If you’re shopping for a home, you’ve probably noticed how dynamic mortgage rates are—changing daily, often following moves in the financial markets. A change of just one decimal point might not seem like a big deal, but it could end up costing you—or saving you—hundreds of dollars per year.
Mortgage rates are complex and vary by lender, location, and product. Think of them like gas prices. You see them posted at gas stations everywhere, and if you pay close attention you start to notice that the prices vary by location, brand, and product.
But unlike filling up at the pump, the actual rate you get also depends on your financial profile and the specific property and terms of purchase.
Now that spring home search and buying activity are heating up, mortgage rates are heading higher. But it’s not going to be a straight upward journey—rates are likely to move around quite a bit this year.
The financial markets are reacting to monetary easing (what central banks do to stimulate economic activity) in Europe and Asia, while the U.S. prepares for expected rate increases by the Federal Reserve. However, no one knows exactly what the Fed will do.
This uncertainty will probably not only drive rates up but also back them down occasionally. That means it will really pay for you to keep track of what rates are doing before you lock in an interest rate on your mortgage.
Changes in rates are often described in basis points—100 basis points equal 1 percentage point. So last week, the average rate for a 30-year fixed mortgage was 3.75%. This week, it’s 3.86%. That’s an increase of 0.11 percentage points, or 11 basis points.
Why does that matter? A 10-basis-point increase on a mortgage rate adds 1.2% to the monthly payment. The change in the past week would amount to an almost $300 difference in the course of a year for a traditional mortgage on a median-priced home.

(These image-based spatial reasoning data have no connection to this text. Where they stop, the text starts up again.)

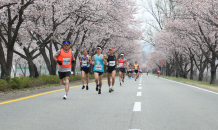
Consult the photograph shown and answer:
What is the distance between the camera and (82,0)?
1418 centimetres

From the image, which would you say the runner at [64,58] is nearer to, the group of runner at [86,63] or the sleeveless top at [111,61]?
the group of runner at [86,63]

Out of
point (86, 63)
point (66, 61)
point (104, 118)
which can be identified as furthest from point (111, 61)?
point (104, 118)

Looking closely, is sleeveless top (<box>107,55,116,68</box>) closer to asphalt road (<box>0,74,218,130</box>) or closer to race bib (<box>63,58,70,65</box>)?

Don’t assume you are getting the best rate, even if a rate you were quoted matches what was reported in the news—those are averages across the U.S. We often see differences of 20 basis points or more across various lenders, and some areas of the country have rates much lower than the U.S. average.
For example, this week borrowers in California saw rate offers that were close to 10 basis points lower than the U.S. average; however, in the District of Columbia, rate offers were 10 basis points higher than the U.S. average.
Rates can vary by state because of the perceived risks and returns that lenders expect from the mortgages in those markets. Better rates in California mean that lenders are bullish on the state and want to see more loans there, but the higher rate in D.C. reflects less of an appetite. The rate differences across states also reflect the relative difficulty lenders face when borrowers default.
Keep track of rates in your area by reviewing our current mortgage rates and loans.
Also, if you want to brush up on your understanding of mortgages, payments, interest rates, taxes, and more, explore our Mortgage 101 educational series, running now.
Putting in the effort to understand and track rates that fit your situation will help you end up with the lowest possible monthly payment, saving you hundreds of dollars per year.